● **Document passage**
....
TSB : Is data and the idea of a holistic strategy that is digitally driven where you think clubs are missing out at the moment?
It probably is. An example was a Premiership club I was doing some work with who had a database of 800,000 people but I don't think they knew why 750,000 of them were actually there! They were more focused about selling the same inventory to the 50,000 who they do know... tickets, shirts etc. What about the other 3/4 of a million people?
TSB : What is the Ronaldo obsessed guy in Sierra Leone going to do with an email from Real Madrid suggesting he buy a new shirt for $100!?
BW : Exactly. Especially in this age of micro-payments and social media engagement there are offerings for that fan, but he/she probably doesn't want a membership at $50 per year and may well unsubscribe from the database as he might feel the club don't actually care about him/her.
TSB : So do you generally think the average football fan, as in the one who goes to games regularly, gets value for money?
BW : Ticket prices have gone up exponentially in the last 25 years. Fans complain every year but Premier League clubs operate at a near 100% capacity so they would suggest everything is fine. I disagree strongly as that might not last forever. The next generation might not spend their money in the same way, if the kids don't want to go, the parents won't go etc.
TSB : Just flipping that the other way around, do the clubs earn enough from the unbelievably loyal and consistent customer base that they've got?
BW : No. They look at their models and see where their sales projections sit. Every other business would kill for what they have, which is a blind customer loyalty no matter what. Rather than try and understand the customer and build a customer lifetime model, really get to know them.... they try and sell them a shirt.
I did some work a couple of years ago for a VC business that was looking to lend a major European club 600m Euros to build their stadium out. I was brought in to look at potential payback models for the commercial rights over 10 years. The club has an enormous social media following but only 5m people in their database. Rather than this huge cost of capital in filling more seats, how about building out the social platforms and trying to commercialise them instead?
TSB : What do you think in general about the huge capital outlays clubs are making on new stadiums?
BW :I think for a club like Tottenham it makes a lot of sense. Also they are diversifying by having the NFL as an anchor tenant alongside the traditional offering. Chelsea will be looking to add another 19,000 seats to their current capacity with their new stadium and when I was there for the big games Man U, Barca and so on we could have sold the stadium out 4 times over. So it is necessary for clubs as they see fit, data dependent, as well as being a statement of intent.
TSB : Can the so called smaller clubs compete with the big boys by using a more holistic approach to marketing?
....
(Dataset excerpts)
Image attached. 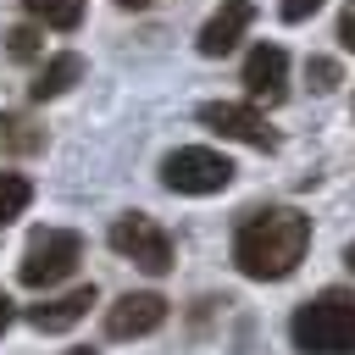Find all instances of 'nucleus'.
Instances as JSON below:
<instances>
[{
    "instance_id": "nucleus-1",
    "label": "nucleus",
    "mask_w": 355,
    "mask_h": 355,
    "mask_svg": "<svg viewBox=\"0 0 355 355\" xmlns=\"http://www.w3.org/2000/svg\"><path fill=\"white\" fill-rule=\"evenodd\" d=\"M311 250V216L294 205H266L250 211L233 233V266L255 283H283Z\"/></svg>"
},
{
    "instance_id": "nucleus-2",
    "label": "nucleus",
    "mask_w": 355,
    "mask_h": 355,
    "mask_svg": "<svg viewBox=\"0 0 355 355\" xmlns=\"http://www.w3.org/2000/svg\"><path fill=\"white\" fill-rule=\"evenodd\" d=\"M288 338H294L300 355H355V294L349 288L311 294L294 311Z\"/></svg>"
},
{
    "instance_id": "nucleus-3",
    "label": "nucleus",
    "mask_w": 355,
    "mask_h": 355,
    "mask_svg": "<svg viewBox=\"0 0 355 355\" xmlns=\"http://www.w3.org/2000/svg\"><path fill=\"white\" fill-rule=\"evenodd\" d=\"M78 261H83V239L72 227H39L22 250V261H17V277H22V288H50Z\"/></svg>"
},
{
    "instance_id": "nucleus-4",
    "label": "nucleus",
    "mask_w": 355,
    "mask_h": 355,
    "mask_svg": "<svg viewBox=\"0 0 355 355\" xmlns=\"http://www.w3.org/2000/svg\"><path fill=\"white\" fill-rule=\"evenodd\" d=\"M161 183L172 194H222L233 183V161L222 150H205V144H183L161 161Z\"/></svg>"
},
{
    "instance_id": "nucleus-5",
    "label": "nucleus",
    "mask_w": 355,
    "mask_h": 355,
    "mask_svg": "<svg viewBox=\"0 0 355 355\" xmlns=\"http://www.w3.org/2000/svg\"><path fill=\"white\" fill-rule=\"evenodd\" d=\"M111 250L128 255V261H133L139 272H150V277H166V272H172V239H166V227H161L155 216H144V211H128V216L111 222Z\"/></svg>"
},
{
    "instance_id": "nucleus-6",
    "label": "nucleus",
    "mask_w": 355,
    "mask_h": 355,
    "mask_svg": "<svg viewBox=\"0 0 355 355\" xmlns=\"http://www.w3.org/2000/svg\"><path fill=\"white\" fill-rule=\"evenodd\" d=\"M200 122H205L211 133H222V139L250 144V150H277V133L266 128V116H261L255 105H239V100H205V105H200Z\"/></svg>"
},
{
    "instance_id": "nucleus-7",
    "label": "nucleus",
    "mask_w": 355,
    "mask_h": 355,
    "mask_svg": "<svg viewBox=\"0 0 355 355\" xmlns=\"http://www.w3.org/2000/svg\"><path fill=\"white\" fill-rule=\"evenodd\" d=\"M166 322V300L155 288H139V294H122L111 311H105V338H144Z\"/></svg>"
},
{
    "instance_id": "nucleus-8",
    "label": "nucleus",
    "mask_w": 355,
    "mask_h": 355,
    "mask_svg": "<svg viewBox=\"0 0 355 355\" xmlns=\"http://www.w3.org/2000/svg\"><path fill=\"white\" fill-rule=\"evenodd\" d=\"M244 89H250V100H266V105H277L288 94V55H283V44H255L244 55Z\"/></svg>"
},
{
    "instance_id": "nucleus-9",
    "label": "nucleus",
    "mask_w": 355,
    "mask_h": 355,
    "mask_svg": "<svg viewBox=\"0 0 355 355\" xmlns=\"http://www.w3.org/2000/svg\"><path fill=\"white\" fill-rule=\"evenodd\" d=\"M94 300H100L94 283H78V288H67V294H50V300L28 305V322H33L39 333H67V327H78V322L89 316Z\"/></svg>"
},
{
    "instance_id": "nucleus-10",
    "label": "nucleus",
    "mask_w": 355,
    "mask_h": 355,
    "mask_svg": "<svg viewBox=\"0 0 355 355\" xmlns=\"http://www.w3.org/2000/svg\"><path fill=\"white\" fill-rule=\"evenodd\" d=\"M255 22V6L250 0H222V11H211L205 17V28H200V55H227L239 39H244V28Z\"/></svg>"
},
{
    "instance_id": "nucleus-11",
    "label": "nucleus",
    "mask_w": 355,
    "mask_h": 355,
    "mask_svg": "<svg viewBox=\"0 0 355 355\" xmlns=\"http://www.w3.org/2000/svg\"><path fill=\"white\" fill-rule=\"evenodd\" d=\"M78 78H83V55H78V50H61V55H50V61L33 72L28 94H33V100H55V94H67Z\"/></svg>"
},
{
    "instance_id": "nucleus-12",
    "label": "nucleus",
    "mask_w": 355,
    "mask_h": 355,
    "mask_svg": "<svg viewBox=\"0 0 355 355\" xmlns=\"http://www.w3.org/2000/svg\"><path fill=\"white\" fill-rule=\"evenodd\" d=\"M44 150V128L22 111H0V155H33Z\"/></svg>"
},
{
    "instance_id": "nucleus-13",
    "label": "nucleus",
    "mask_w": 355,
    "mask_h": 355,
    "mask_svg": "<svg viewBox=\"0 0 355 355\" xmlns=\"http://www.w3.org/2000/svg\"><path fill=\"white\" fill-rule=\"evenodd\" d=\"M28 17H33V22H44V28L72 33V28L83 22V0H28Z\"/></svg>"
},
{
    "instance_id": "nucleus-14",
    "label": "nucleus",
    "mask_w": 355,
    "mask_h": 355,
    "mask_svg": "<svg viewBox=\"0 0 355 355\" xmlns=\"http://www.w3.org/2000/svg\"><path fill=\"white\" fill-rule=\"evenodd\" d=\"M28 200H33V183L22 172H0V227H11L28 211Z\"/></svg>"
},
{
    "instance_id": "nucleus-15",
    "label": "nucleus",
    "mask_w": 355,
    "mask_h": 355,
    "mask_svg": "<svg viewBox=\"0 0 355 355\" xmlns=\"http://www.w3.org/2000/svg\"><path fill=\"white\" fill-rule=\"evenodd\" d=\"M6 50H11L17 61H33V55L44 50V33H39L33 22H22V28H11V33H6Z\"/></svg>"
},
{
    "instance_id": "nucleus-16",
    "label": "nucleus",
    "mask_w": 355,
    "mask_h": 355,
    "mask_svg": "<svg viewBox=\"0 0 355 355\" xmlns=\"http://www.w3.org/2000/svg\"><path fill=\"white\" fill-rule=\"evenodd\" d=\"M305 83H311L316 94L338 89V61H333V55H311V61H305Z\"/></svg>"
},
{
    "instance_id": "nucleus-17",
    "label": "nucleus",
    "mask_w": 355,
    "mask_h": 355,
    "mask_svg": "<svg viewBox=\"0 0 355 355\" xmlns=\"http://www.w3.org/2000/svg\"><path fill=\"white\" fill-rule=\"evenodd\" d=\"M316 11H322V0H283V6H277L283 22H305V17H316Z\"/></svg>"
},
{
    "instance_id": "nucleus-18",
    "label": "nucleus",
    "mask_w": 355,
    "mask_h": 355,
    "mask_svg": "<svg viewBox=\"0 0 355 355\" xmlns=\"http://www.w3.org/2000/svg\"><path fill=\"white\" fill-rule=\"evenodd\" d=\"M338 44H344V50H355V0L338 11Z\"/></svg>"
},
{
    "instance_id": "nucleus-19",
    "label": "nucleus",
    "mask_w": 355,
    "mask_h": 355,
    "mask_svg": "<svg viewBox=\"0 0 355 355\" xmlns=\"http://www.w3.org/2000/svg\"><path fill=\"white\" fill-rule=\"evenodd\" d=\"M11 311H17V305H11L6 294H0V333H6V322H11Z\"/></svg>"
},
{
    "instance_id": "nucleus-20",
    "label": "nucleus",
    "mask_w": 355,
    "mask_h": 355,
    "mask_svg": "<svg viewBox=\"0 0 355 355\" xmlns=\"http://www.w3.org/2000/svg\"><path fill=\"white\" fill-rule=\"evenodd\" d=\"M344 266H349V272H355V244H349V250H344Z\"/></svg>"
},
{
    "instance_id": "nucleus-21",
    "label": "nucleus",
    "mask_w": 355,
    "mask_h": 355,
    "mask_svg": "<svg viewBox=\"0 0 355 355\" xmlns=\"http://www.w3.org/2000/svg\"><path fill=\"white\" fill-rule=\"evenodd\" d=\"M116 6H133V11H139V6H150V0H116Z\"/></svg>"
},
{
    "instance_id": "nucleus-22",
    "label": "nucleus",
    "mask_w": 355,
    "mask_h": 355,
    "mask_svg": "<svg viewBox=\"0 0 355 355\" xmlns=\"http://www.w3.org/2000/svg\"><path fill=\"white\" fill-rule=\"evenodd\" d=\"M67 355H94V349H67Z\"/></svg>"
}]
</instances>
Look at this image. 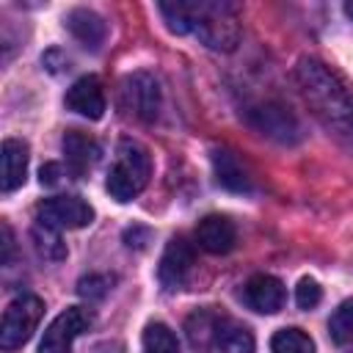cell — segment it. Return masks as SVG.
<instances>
....
● **Tasks for this exercise**
**a)** In the football business interview, how many additional seats is Chelsea looking to add with its new stadium?
**b)** Condense the paragraph of the football business interview that begins "I did some work a couple of years ago" into a short bulleted list that keeps its main facts.
**c)** Carry the football business interview on from its final question, writing the next part of the exchange.
These records were taken from a separate source and are unrelated to the football business interview.

● **The responses**
**a)** Another 19,000 seats.

**b)**
- A couple of years ago, the speaker worked for a VC business looking to lend a major European club 600m Euros to build out its stadium.
- The speaker's job was to examine potential payback models for the club's commercial rights over 10 years.
- The club had an enormous social media following but only 5m people in its database.
- The speaker suggested building out and commercializing the social platforms instead of taking on the huge cost of capital to fill more seats.

**c)**
BW : Most clubs look to Manchester Utd and what they are doing and see whether they can copy them. A club with such a rich history can get away with doing what they are doing but when you get down to someone like Bournemouth there has to be a point of difference. Brands around the world want to be involved in football, and stories can help be that point of difference. Bournemouth have a great story and are a likeable club to be involved with no doubt.
TSB : But these brands very rarely give anything back to the fan, a real TSB point of annoyance.
BW : Exactly, although I'm biased, Chelsea was a good example. We did a £15m a year deal with Samsung. The last of the worlds top 100 companies to come off a Premier League shirt, there hasn't been one since despite being the worlds supposed biggest marketing platform. Fair play to Chelsea for now signing up a Japanese B2B tyre company as a sponsor, but it doesn't add any customer value in terms of a real partnership, its just a cheque.
We activated 60 new markets for Chelsea via Samsung, and Chelsea had zero marketing budget as they saw it as a cost rather than an investment. So we used our partners to help market our own brand. Are they going to get that from a tyre business?
TSB : Are there specific challenges between working in marketing at a Premiership club and any other type of business.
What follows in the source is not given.